# Zu untersuchender Text
Das Netz, einst idealisiert als DIE technische Voraussetzung einer besseren Welt, bevölkert und bespielt von Freien und Gleichen, ist ein Jahrmarkt der Eitelkeiten geworden, eine fantastische Fundgrube, gewiss, aber auch für gedanklichen Sperrmüll aller Art und für Hetzkampagnen, die in früheren Zeiten völlig undenkbar gewesen wären.
In diesen „früheren Zeiten“ waren „die Medien“ mehr oder minder gut funktionierende Filter, die Regeln gehorchten, allgemeingültigen wie selbst gesetzten.
Selbstverständlich war, dass Tatsachenbehauptungen begründbar sein mussten, Fakten überprüfbar, dass es Quellen gab für Zitate, und dass, bei strittigen Themen die Gegenmeinung zumindest angehört werden musste.
Wir müssen, wenn die Gesellschaft weiterhin rational verfasst bleiben will, auf all diese hier aufgeworfenen Fragen und Probleme, Antworten finden.

# Bereitgestelltes Material
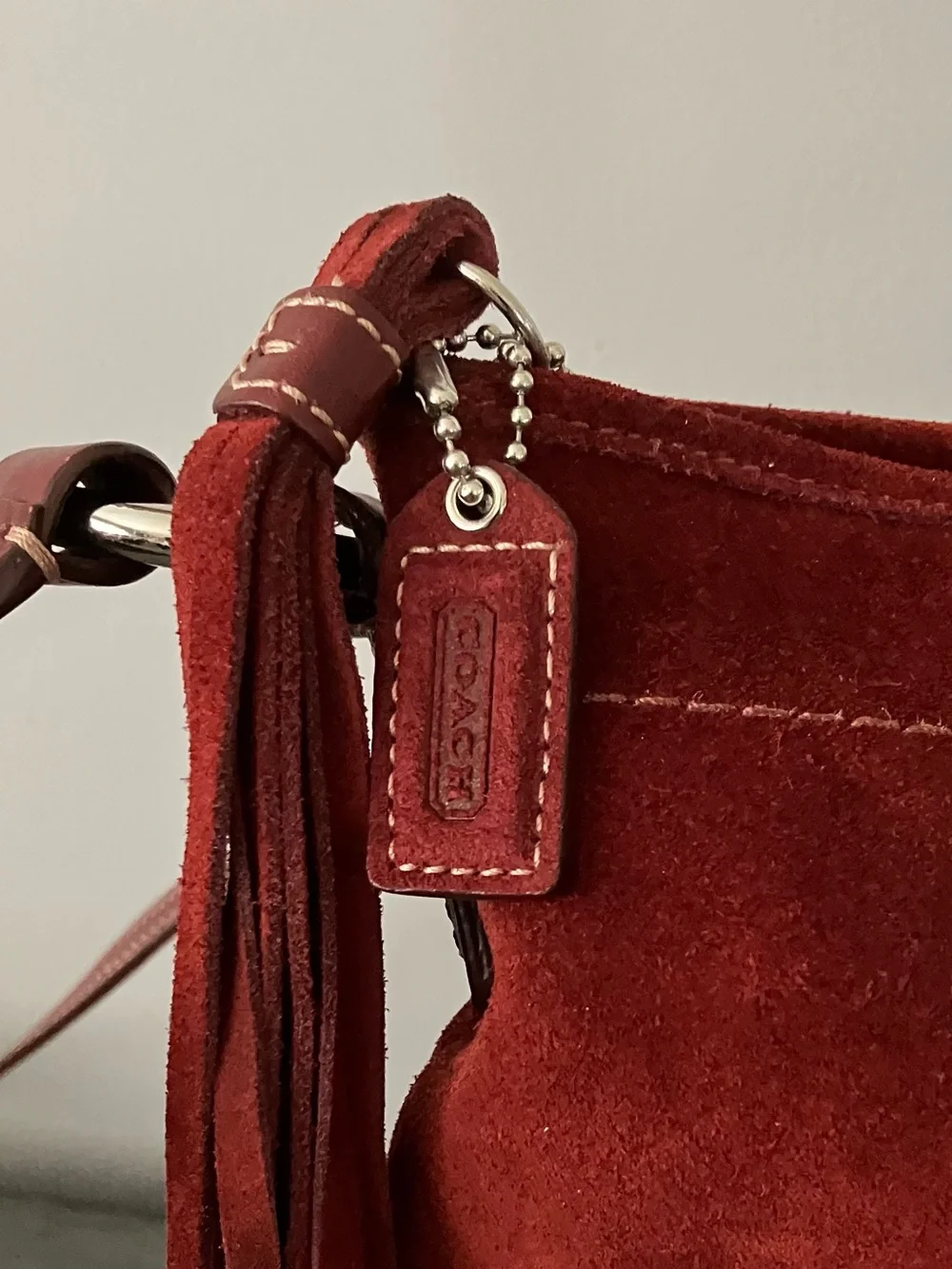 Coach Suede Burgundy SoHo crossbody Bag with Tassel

--

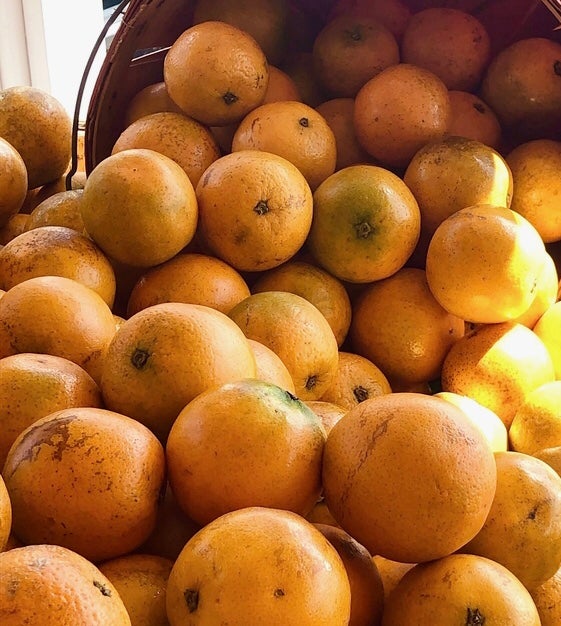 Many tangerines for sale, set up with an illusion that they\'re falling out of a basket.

...

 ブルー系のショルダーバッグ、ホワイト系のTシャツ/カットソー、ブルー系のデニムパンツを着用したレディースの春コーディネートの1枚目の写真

# Anhand der Angaben
#1 Nenne alles, was laut dem Text über das Netz in früheren Zeiten selbstverständlich war.
#2 Überarbeite bitte im Text über das Netz den Abschnitt von „In diesen „früheren“ bis „angehört werden musste.“ und setze dabei „Angaben“ an die Stelle von „Fakten“.
#3 Beantworte anhand des Textes über das Netz diese Fragen:
(a) Als was wurde das Netz einst idealisiert?
(b) Was waren „die Medien“ in früheren Zeiten?
(c) Unter welcher Bedingung müssen laut Text Antworten auf die aufgeworfenen Fragen und Probleme gefunden werden?
Die Einträge spielen hierfür keine Rolle.

# Antworten je Aufgabe
#1
- Tatsachenbehauptungen mussten begründbar sein.
- Fakten mussten überprüfbar sein.
- Für Zitate gab es Quellen.
- Bei strittigen Themen musste die Gegenmeinung zumindest angehört werden.

#2
In diesen „früheren Zeiten“ waren „die Medien“ mehr oder minder gut funktionierende Filter, die Regeln gehorchten, allgemeingültigen wie selbst gesetzten.
Selbstverständlich war, dass Tatsachenbehauptungen begründbar sein mussten, Angaben überprüfbar, dass es Quellen gab für Zitate, und dass, bei strittigen Themen die Gegenmeinung zumindest angehört werden musste.

#3
(a) Als die technische Voraussetzung einer besseren Welt.
(b) Mehr oder minder gut funktionierende Filter, die Regeln gehorchten.
(c) Wenn die Gesellschaft weiterhin rational verfasst bleiben will.